The learned district court rendered its judgment with obvious reluctance. That reluctance appears both in its opinion and in the colloquies. It felt itself bound, however, by the decision of the United States Supreme Court in the case of Coffey v. United States, 116 U.S. 436, 6 S. Ct. 437, 29 L. Ed. 684. That case has received a distinctly "unfavorable press".[1] It has also suffered by implication, at least, in later decisions of the same tribunal.[2] These cases certainly limit its holding to the particular facts. One has indeed the impression that only the shibboleth of "stare decisis" has saved it from express repudiation.

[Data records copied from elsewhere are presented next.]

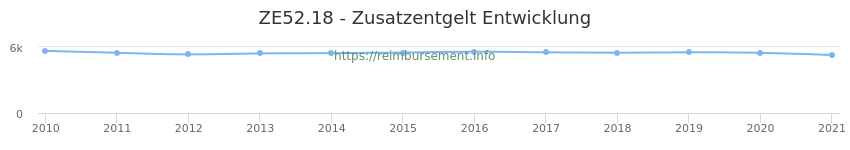 Erstattungsbetrag Historie für das Zusatzentgelt ZE52.18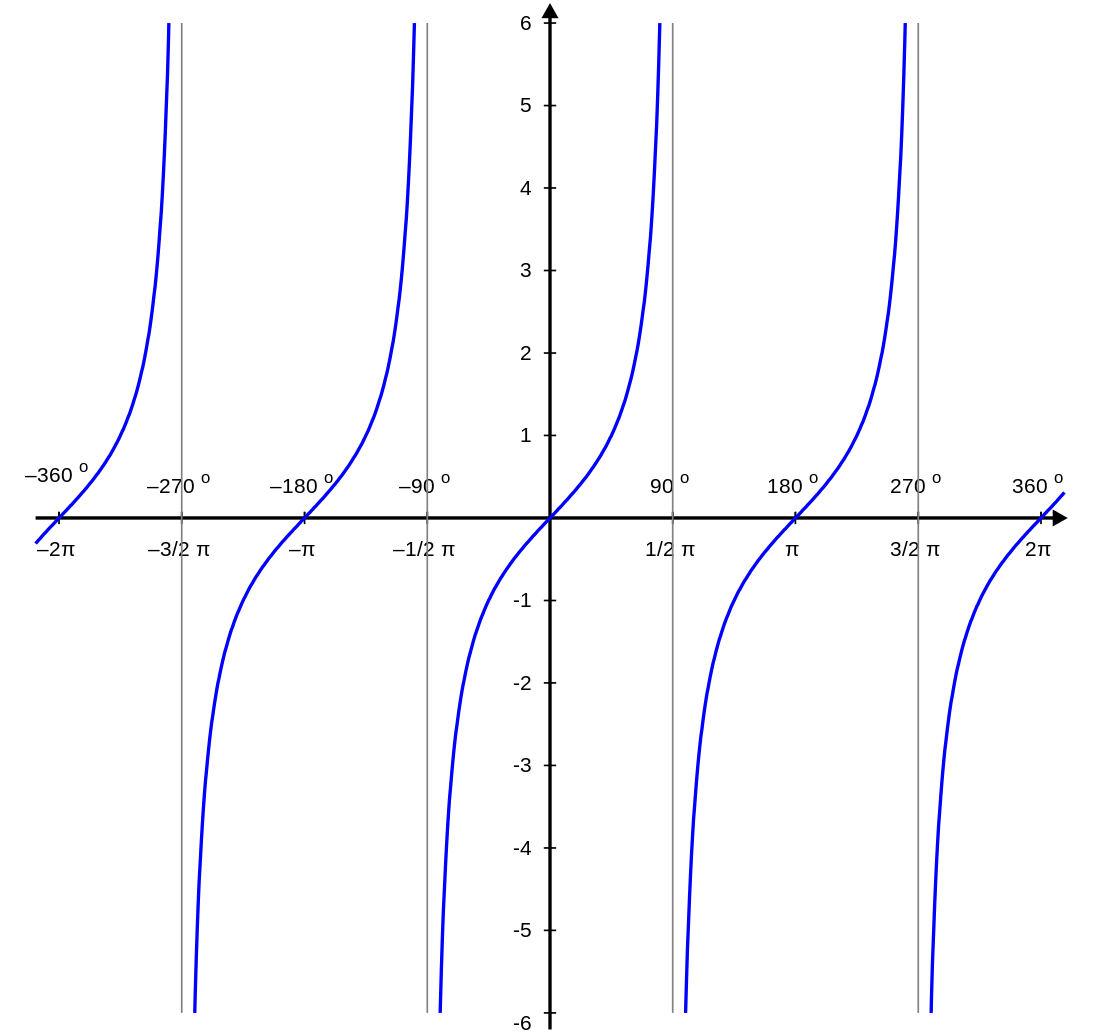 tangent and cotangent graphs brilliant math science wiki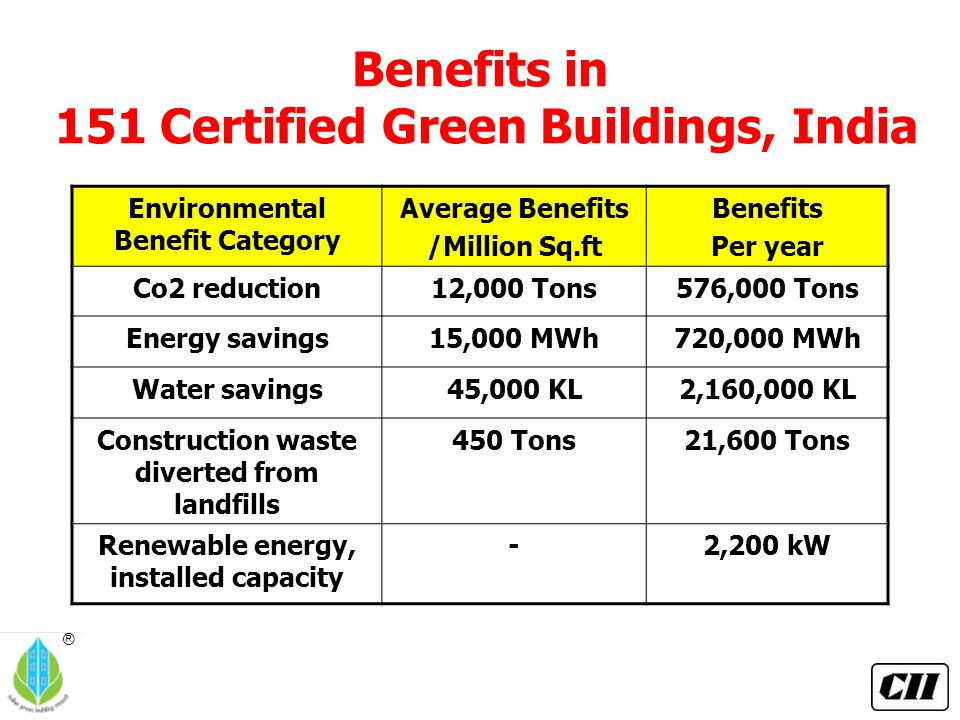 ® Benefits in 151 Certified Green Buildings, India Environmental Benefit Category Average Benefits /Million Sq.ft Benefits Per year Co2 reduction12,00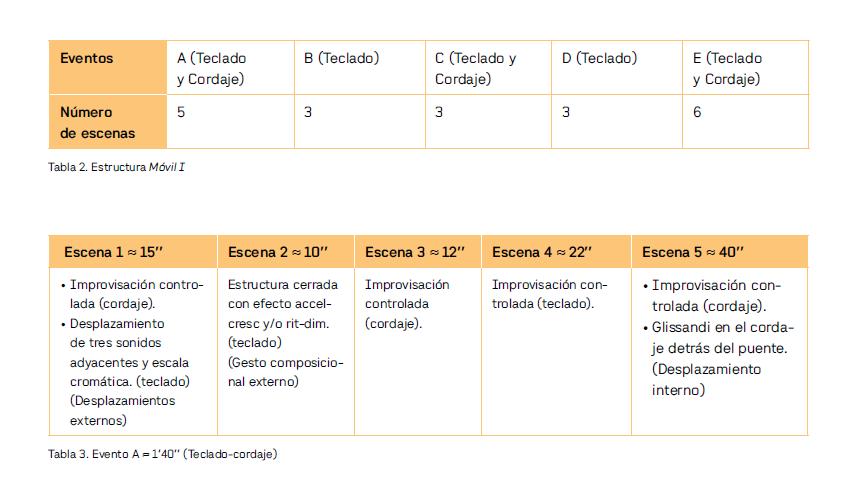 Tabla 2. Estructura Móvil I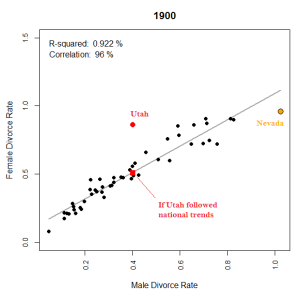 Figure 5: Two factor plot of the male and female divorce rates, 1900.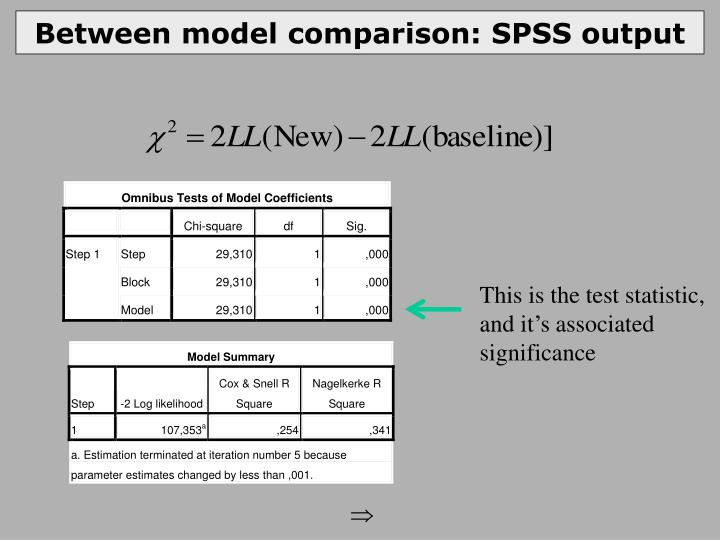 Between model comparison: SPSS output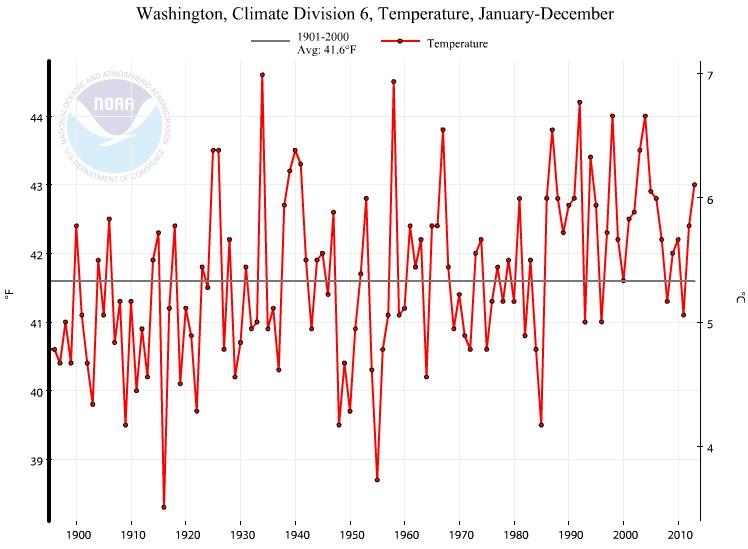 Annual Temperature East Cascades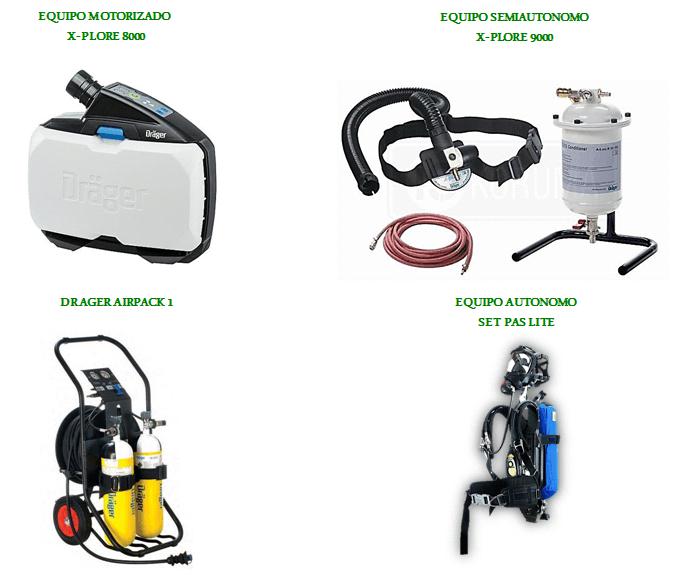 equipos aire comprimido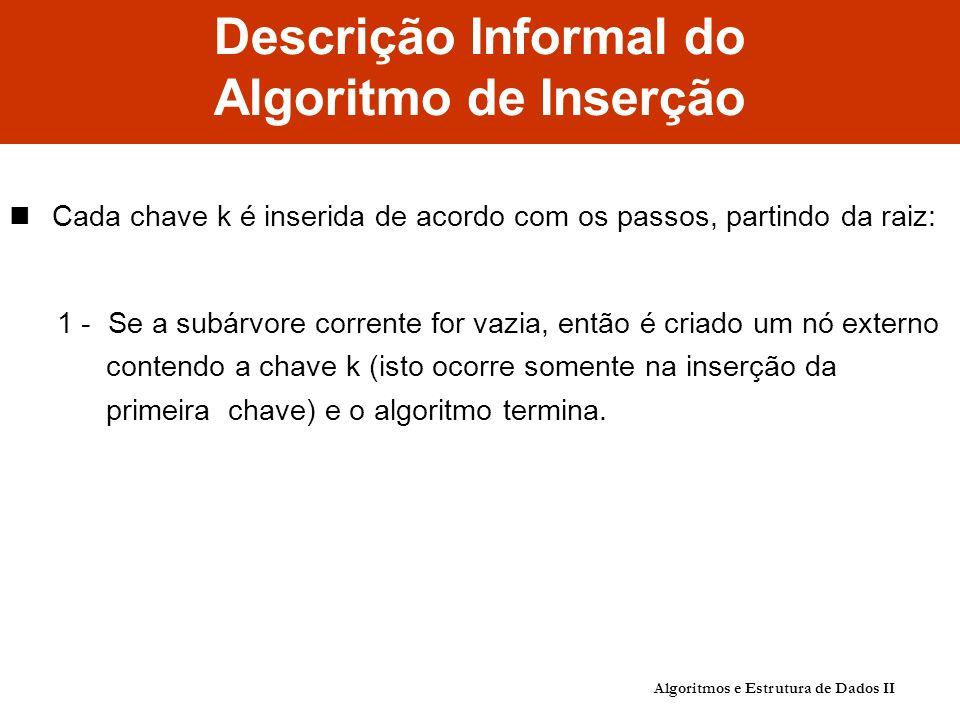 Descrição Informal do Algoritmo de Inserção Cada chave k é inserida de acordo com os passos, partindo da raiz: 1 - Se a subárvore corrente for vazia,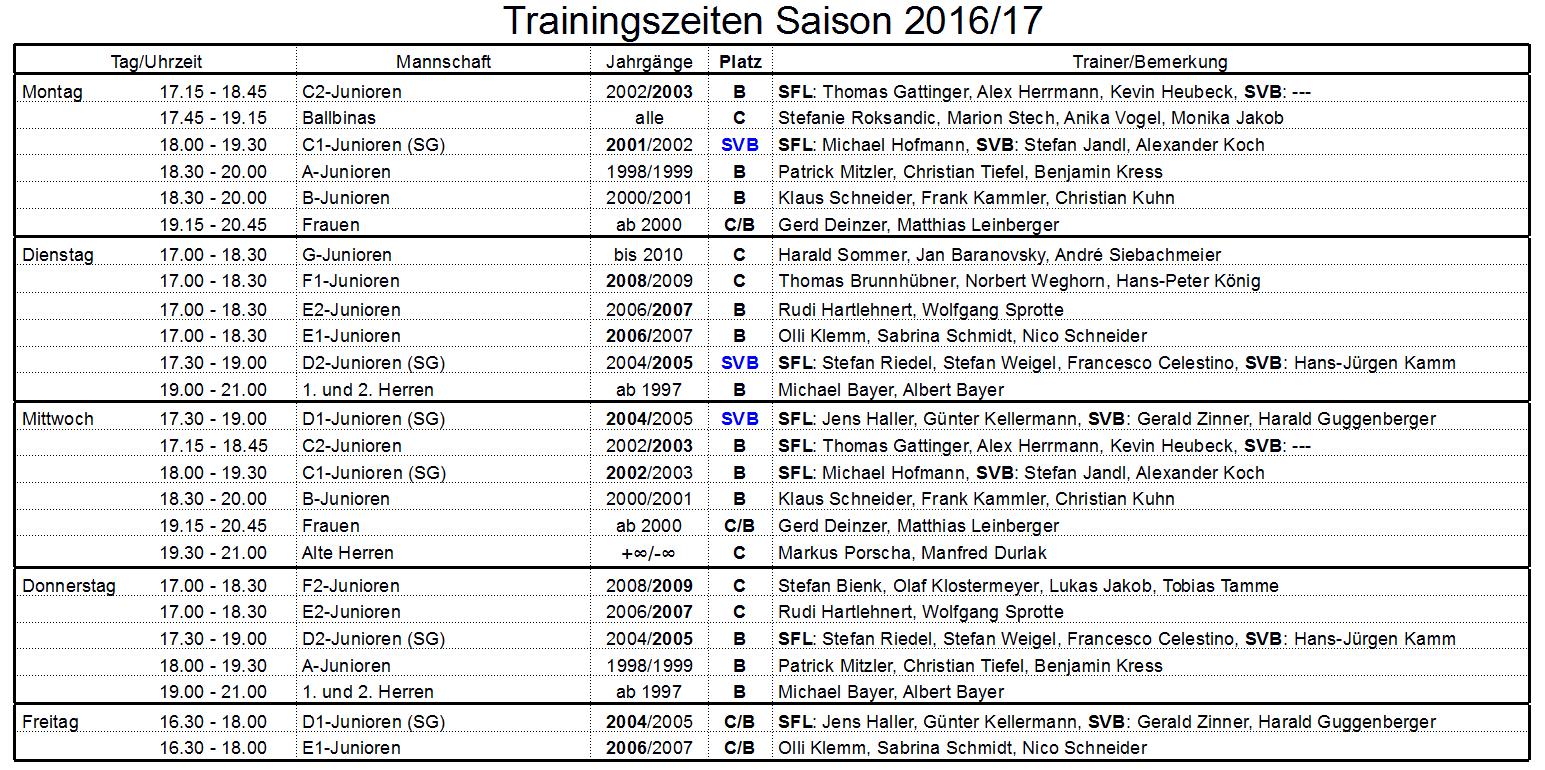 sfltrainingszeiten2016-2017-20160709e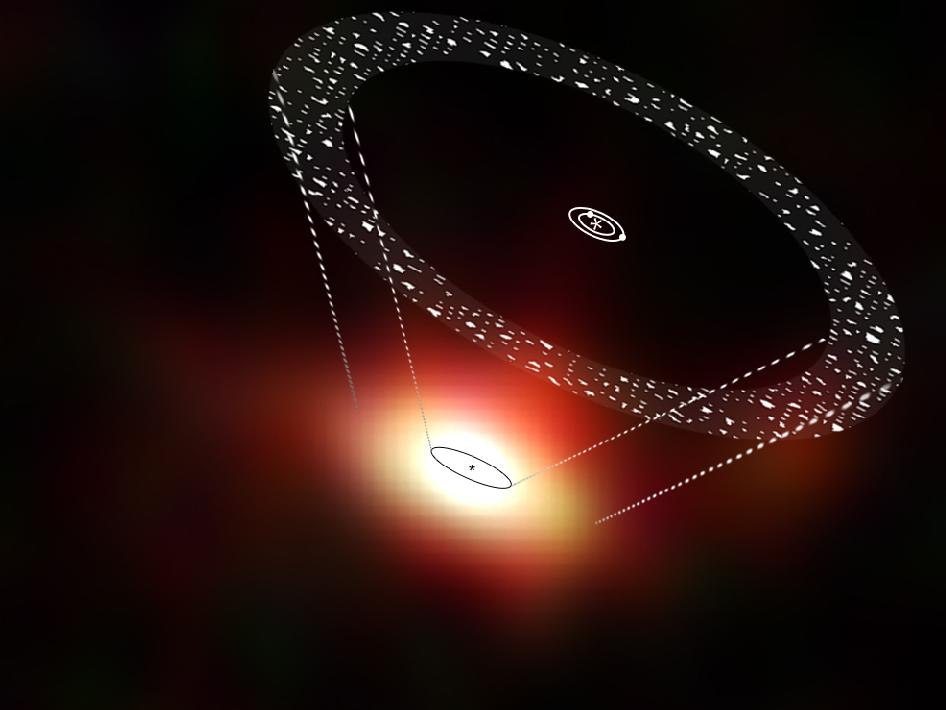 This artist's impression shows the orbits of planets and comets around the star 61 Vir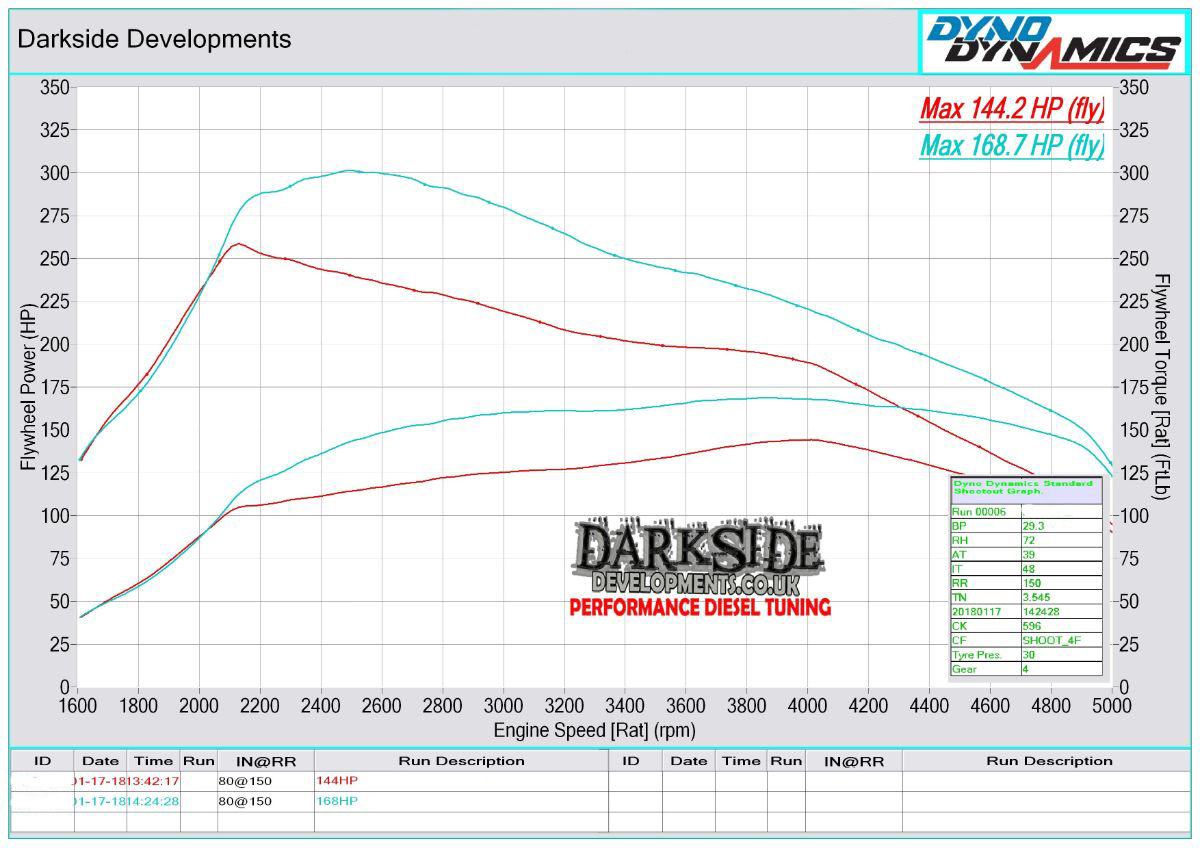 1.9 TDI 8v PD AVF / AWX / ASZ / BLT Dyno Graph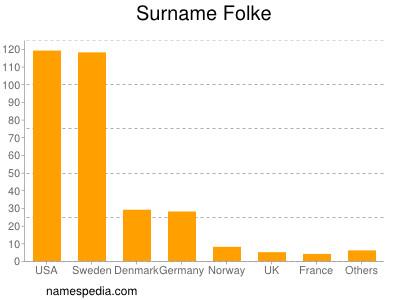 Surname Folke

We think that the particular facts of the principal case give us the necessary loophole and in so thinking we must disagree with the learned district judge. The action is a libel for forfeiture. The chattel to be punished is a Dodge automobile. Its crime, or so it is charged, is that of acting as convoy for another car engaged in the illicit transportation of alcohol. The Dodge was driven by one Palermo. That gentleman was indicted and tried for his role as "convoy officer". A jury expressed their belief in his innocence. Encouraged perhaps thereby a defense of the car is made. That defense is partly factual and partly legal. It consists of a reliance first on the absence of untaxed spirits in the car and second on the acquittal of the driver Palermo. The defense is entered, as it must be, by the person claiming ownership of the accused chattel. This person is the wife of the acquitted driver. The government denies the wife's ownership and ascribes it to her husband. The jury has voted in favor of forfeiture.
The traditional "day in court" affords a hearing. The limitation of that day to one day, so to speak, affords protection from harassment. So the courts recognize the need for preventing successive litigations of the same issue between the same parties. They have embodied that need in two doctrines, former jeopardy,[3] and res judicata. They are mutually inclusive in some instances and mutually exclusive in others. As the maxim indicates, the plea of double jeopardy requires an offence identical in law and fact. We need not concern ourselves here with various complications that have surrounded this question of identity.[4] It is clear that *554 where there is no such identity a defendant may still suffer harassment from the attempted retrial of an issue vital to the state's case already decided adversely to it. It is here that the plea of res judicata supplements that of former jeopardy.[5] Of course, double jeopardy covers conviction as well as acquittal.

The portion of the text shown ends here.